3. Efisiensi Belum Mampu Selamatkan Laba
Di tengah tekanan pendapatan, ADMR sebenarnya berhasil melakukan efisiensi. Beban pokok pendapatan berhasil ditekan -4,81% menjadi US$263,74 juta, sementara beban usaha juga ikut dipangkas -4,36%.
Namun, efisiensi ini ternyata belum cukup kuat untuk menyelamatkan laba. Akibat pendapatan yang turun jauh lebih dalam, laba bruto perusahaan tetap menipis -45,39% menjadi US$180,19 juta.
4. Tsunami dari Fluktuasi Nilai Tukar
Selain dari sisi operasional, kinerja ADMR juga dihantam oleh tsunami dari fluktuasi nilai tukar. Pada semester I-2025, perusahaan harus menelan total kerugian selisih kurs sebesar US$2,66 juta atau setara Rp43 miliar.
Kondisi ini berbanding terbalik 180 derajat dengan periode yang sama tahun lalu. Saat itu, perusahaan justru berhasil mencatatkan keuntungan selisih kurs, menunjukkan betapa besarnya dampak volatilitas mata uang terhadap kinerja bottom line perusahaan.

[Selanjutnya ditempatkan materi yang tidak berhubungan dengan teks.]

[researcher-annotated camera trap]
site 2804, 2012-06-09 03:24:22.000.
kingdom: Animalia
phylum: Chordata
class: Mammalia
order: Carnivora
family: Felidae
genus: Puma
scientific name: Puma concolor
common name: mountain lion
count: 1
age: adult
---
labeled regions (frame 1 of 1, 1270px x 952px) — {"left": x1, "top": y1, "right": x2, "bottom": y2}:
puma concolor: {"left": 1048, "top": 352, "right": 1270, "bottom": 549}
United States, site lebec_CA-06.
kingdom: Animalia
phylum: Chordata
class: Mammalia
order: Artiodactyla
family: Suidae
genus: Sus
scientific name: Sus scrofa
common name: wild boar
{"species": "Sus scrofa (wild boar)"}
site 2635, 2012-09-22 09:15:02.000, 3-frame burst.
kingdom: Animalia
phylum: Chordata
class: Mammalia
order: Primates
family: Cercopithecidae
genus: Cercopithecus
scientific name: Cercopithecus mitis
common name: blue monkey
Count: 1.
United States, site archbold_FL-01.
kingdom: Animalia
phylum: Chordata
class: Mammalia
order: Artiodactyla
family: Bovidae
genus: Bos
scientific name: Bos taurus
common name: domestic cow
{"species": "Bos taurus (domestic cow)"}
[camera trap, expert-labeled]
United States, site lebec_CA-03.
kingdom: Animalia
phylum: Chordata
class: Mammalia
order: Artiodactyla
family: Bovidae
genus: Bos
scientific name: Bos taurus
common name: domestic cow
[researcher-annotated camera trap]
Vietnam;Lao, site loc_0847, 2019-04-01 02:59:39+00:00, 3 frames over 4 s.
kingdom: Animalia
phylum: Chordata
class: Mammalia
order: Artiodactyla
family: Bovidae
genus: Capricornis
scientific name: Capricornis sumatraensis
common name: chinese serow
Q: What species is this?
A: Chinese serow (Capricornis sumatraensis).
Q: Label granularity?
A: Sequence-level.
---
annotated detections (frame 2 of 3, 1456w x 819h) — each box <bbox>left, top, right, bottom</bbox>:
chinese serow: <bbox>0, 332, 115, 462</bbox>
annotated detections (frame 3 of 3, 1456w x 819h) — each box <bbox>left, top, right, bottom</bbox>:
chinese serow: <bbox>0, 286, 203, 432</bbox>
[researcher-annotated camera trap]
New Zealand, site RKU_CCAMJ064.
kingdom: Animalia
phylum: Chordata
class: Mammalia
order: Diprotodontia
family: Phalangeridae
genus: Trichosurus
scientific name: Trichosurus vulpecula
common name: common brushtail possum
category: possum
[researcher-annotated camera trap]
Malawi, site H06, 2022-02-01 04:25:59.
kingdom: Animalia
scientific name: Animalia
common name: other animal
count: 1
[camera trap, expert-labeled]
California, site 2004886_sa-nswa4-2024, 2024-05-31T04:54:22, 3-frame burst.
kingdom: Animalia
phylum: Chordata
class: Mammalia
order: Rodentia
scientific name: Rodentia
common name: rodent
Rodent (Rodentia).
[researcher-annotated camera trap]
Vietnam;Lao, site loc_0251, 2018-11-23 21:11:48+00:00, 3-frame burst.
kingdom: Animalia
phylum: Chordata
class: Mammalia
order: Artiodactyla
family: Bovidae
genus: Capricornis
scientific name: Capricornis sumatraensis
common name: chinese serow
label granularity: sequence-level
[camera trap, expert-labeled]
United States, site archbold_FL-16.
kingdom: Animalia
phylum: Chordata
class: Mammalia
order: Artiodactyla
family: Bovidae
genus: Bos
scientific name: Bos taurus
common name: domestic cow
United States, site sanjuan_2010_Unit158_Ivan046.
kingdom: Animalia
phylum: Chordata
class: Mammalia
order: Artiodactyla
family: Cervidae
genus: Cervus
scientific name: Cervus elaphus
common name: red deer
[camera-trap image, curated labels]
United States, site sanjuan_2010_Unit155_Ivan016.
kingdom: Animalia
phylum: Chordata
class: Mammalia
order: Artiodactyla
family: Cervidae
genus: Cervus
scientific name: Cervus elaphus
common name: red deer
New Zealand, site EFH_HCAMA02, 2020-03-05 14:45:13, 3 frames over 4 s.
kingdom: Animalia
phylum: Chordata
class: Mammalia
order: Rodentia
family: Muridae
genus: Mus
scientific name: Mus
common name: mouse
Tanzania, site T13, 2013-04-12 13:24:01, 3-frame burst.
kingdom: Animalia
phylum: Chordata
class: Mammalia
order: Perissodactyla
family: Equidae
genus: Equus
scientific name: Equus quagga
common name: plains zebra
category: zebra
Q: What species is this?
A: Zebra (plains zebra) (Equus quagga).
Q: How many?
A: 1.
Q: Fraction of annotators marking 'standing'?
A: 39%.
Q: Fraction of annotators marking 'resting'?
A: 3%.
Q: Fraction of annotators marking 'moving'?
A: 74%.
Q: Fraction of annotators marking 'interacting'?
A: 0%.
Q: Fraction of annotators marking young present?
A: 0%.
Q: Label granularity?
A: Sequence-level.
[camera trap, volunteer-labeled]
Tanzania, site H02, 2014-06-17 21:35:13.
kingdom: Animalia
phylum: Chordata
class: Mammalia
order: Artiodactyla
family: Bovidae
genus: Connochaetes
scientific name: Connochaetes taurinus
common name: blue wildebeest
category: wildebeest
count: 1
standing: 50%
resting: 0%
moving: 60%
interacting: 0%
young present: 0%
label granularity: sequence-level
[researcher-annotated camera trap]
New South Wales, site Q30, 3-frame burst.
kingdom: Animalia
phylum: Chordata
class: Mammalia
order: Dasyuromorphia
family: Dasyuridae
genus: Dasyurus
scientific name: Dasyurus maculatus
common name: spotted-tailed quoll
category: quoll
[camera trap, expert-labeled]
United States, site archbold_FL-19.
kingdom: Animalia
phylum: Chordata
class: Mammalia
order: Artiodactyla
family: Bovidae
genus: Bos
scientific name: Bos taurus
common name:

5. Harta Karun di Balik Laporan: Tumpukan Kas Jumbo
Meskipun laba bersihnya tertekan, neraca keuangan ADMR justru menunjukkan kekuatan yang luar biasa. Posisi kas dan setara kas perusahaan tercatat meningkat menjadi US$429,94 juta, menunjukkan likuiditas yang sangat tebal.
Total aset perusahaan juga ikut menguat menjadi US$2,44 miliar. Meskipun total liabilitas ikut membengkak, posisi ekuitas atau modal yang mencapai US$1,55 miliar menunjukkan fondasi keuangan yang masih sangat kokoh.